+++ TRECHO DE ORIGEM

Atualizado: 3 de dez. de 2018



Me perguntam o que acho da decisão de algumas escolas de samba que fecharão as quadras em dezembro em virtude da crise com a prefeitura e a liberação das verbas do carnaval.


Responderei do meu modo.


Desfile de escola de samba é carnaval Oxalufânico. Oxalufan é o orixá que tem como positividade a paciência, o método, a ordem, a retidão e cumprimento dos afazeres. Tudo que é contrário a isso representa a negatividade que pode prejudicar seus filhos. Diz um mito de Ifá que, quando se desviou da missão a ser executada e tomou um porre de vinho de palma, Oxalufan quase comprometeu a tarefa da criação do mundo. Em outra ocasião, quando também tentou agir por instinto e teimosia, não seguindo a recomendação do babalaô mais velho, foi preso ao fazer uma viagem ao reino de Xangô, acusado injustamente pelo furto de um cavalo. Curtiu uma cana de sete anos.

++++++

## ENUNCIADO DA TAREFA
Prossiga o texto acima sobre os desfiles das escolas de samba e o orixá Oxalufan, a partir da última frase apresentada.

+++ REGISTROS APRESENTADOS

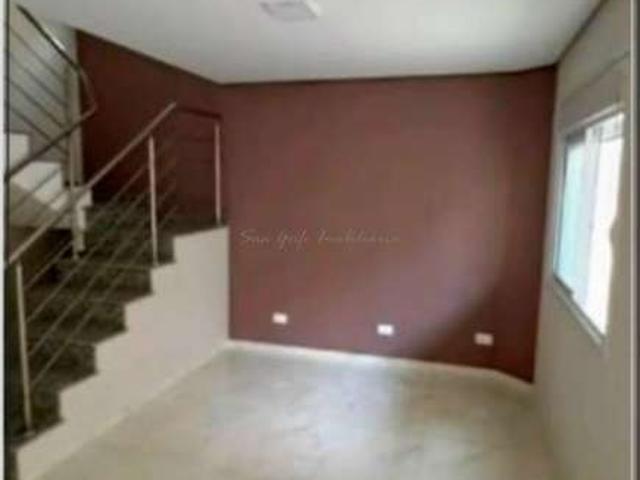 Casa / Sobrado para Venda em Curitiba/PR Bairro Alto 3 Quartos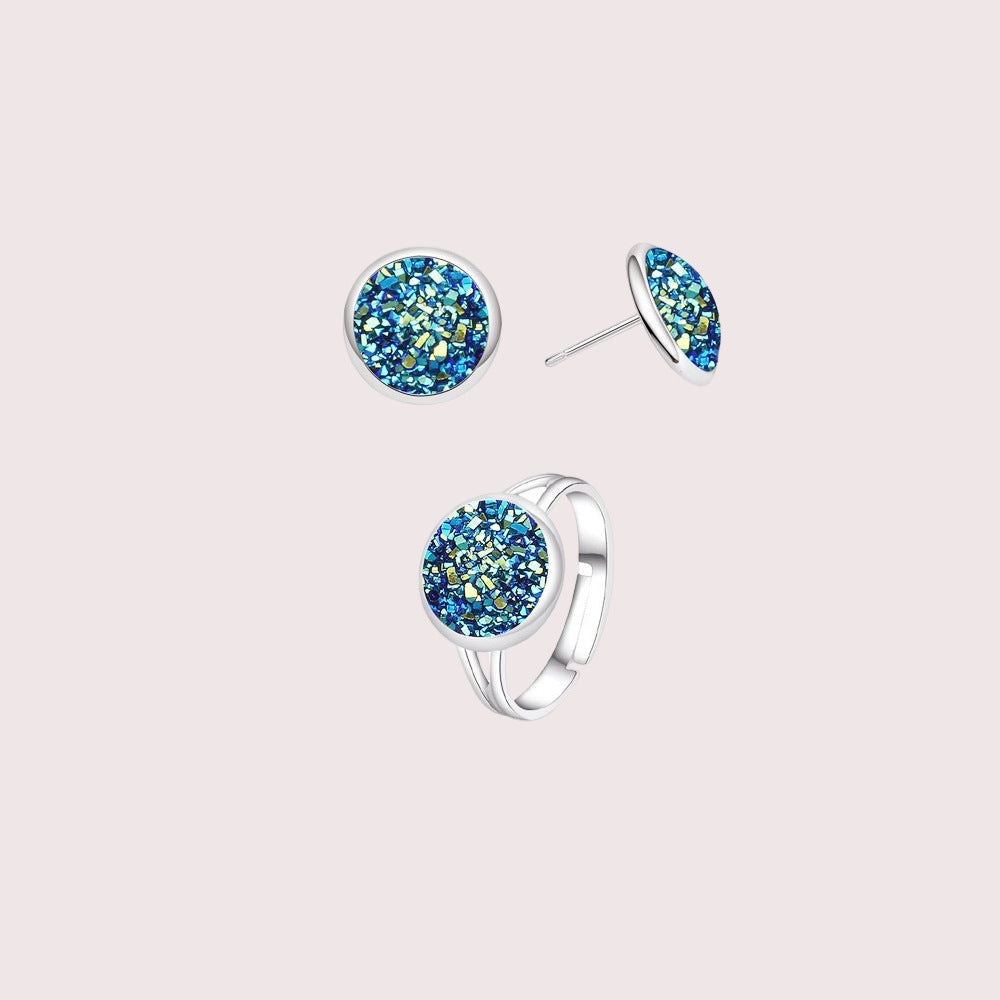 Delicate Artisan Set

++++++
+++ REGISTROS APRESENTADOS

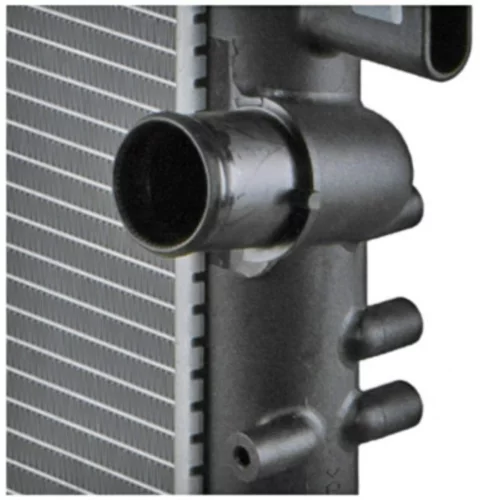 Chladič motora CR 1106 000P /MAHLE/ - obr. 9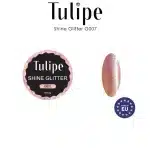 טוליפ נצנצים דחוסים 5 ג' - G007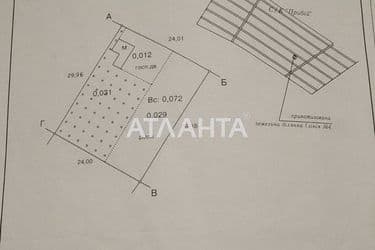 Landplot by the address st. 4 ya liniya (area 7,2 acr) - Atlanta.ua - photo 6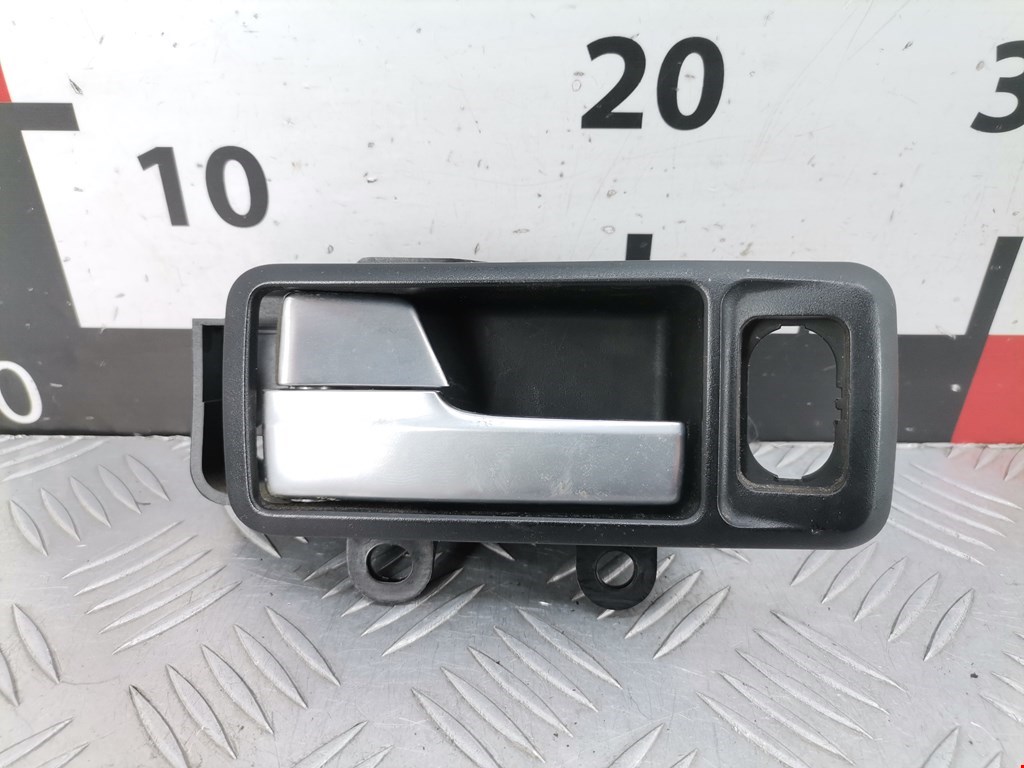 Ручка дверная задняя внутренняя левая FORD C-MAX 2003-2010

++++++
+++ REGISTROS APRESENTADOS

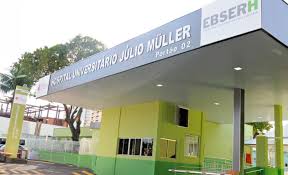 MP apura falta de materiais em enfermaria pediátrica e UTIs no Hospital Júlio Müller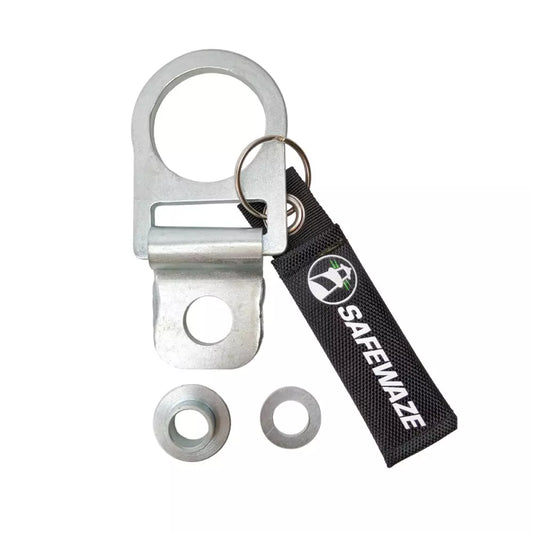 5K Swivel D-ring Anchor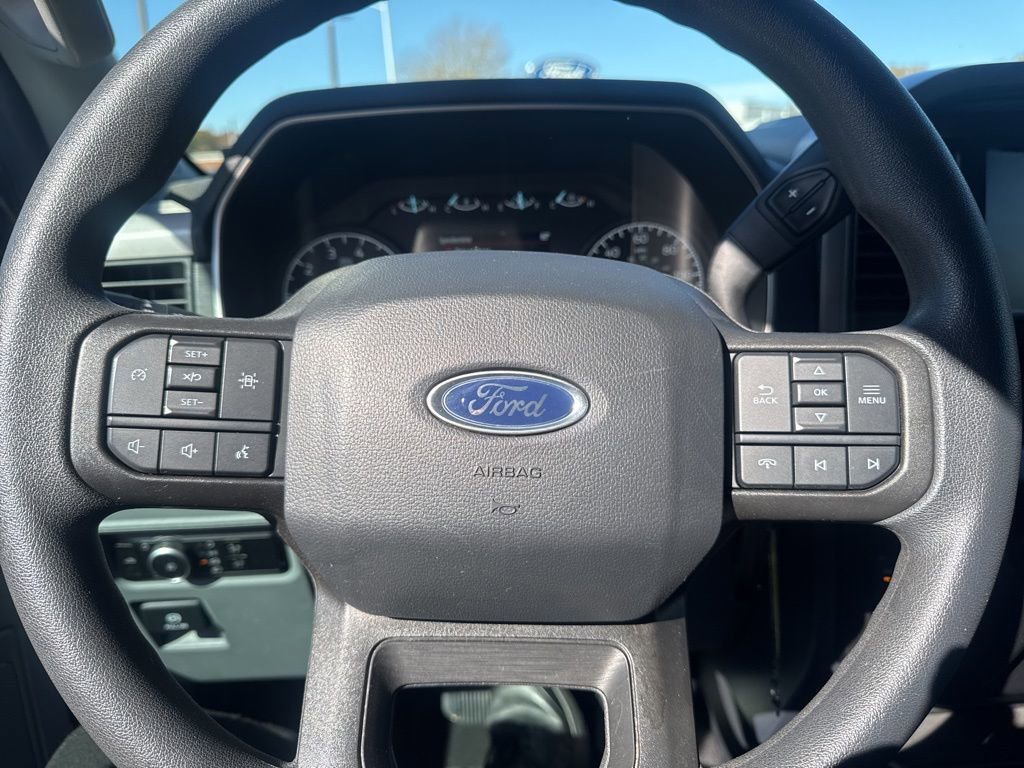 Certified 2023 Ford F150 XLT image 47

++++++

## RESPOSTA FINAL
O carnaval de rua é Exusíaco. Exu vive no riscado, na fresta, na casca da lima, malandreando no sincopado, desconversando, quebrando o padrão, subvertendo no arrepiado do tempo, gingando capoeiras no fio da navalha. Exu é o menino que colheu o mel dos gafanhotos, mamou o leite das donzelas e acertou o pássaro ontem com a pedra que atirou hoje; é o subversivo que quando está sentado bate com a cabeça no teto e em pé não atinge sequer a altura do fogareiro. Ele é chegado aos fuzuês da rua. Mas não é só isso e pode ser o oposto a isso.


Viver o Exusíaco e o Oxalufânico no carnaval demanda reconhecimento de qual impulso nos levará, em determinada circunstância, a trilhar o ona buruku (mau caminho) ou o ona rere (bom caminho). Alguma dose de Oxalufânico faz um bem tremendo ao que é Exusíaco. Alguma dose de Exusíaco faz um bem enorme ao que é predominantemente Oxalufânico.


Eu acho que está na hora das escolas de samba viverem o risco do Exusíaco, lambuzando de dendê a canjica e dançando no fio da faça afiada. Desistir da festa, calar os tambores, é tudo que o Elegbara, dono do corpo que samba, não aprovaria.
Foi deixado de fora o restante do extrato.